Small Chunk Corruption

The minimum size for a true malloc chunk is the 48 bytes necessary to store the TREE structure (this includes the size header). Rather than rounding all small malloc requests up to this rather large size, the Solaris heap implementation has an alternative way of dealing with small chunks . Any malloc() request for a size less than 40 bytes results in different processing than requests for larger sizes. This is implemented by the function _smalloc within malloc.c . Requests that round up in size to 8, 16, 24, or 32 bytes are handled by this code.

The function _smalloc allocates an array of same- sized memory blocks to fill small malloc requests. These blocks are arranged in a linked list, and when an allocation request is made for an appropriate size the head of the linked list is returned. When a small chunk is freed, it doesn't go through normal processing but simply is put back into the right linked list at its head. Libc maintains a static buffer containing the heads of the linked lists. Since these memory chunks do not go through normal processing, certain alternatives are needed to deal with overflows that occur in them.

The structure of a small malloc chunk is shown in Table 10.10.

Table 10.10: Structure of a Small malloc Chunk
WORD size (8 bytes)	WORD next (8 bytes)	User data (8, 16, 24 or 32 bytes large)

Because small chunks are differentiated from large chunks solely by their size field, it is possible to overwrite the size field of a small malloc chunk with a large or negative size. This would result in it going through normal chunk processing when it is freed and allowing for standard heap exploitation methods .

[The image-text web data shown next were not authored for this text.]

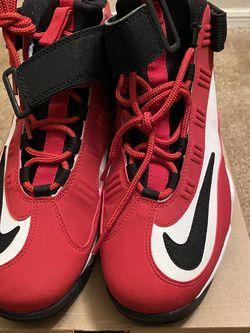 """Nike Air Griffey Max 1 - """"Cincinnati Red"""" ( Men's Size 10) for Sale in Atlanta,  GA"""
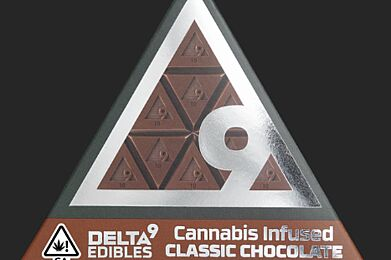 Delta 9 Edibles - Cannabis Infused Classic Chocolate 90mg
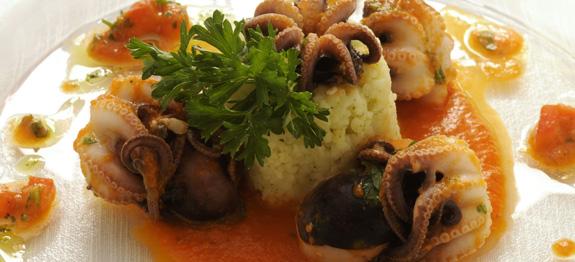 Ricetta polipi con timballo di riso pesce donne magazine for Pesce chicco di riso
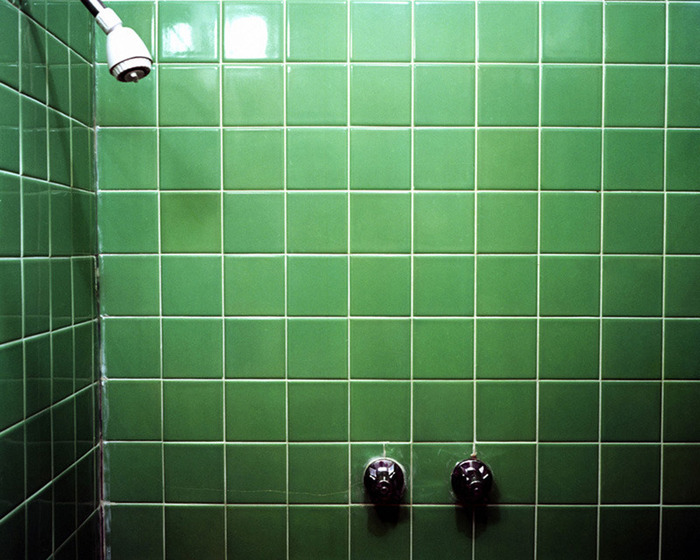 Green shower, Room 31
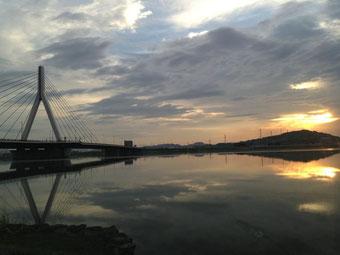 芦田川大橋西詰河川敷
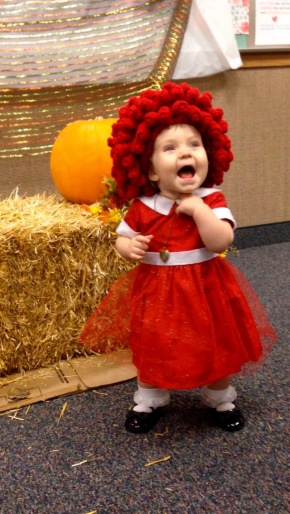 DIY Orphan Annie Toddler Halloween Costume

The linked-list nature of the small malloc chunks allows for another interesting exploit mechanism. In some situations, it is not possible to corrupt nearby chunk headers with attacker-controlled data. Personal experience has shown that this situation is not completely uncommon, and often occurs when the data that overwrites the chunk header is an arbitrary string or some other uncontrollable data. If it is possible to overwrite other portions of the heap with attacker-defined data, however, it is often possible to write into the small malloc chunk linked lists. By overwriting the next pointer in this linked list, it is possible to make malloc() return an arbitrary pointer anywhere in memory. Whatever program data is written to pointer returned from malloc() will then corrupt the address you have specified. This can be used to achieve an overwrite of more than four bytes via a heap overflow, and can make some otherwise tricky overflows exploitable.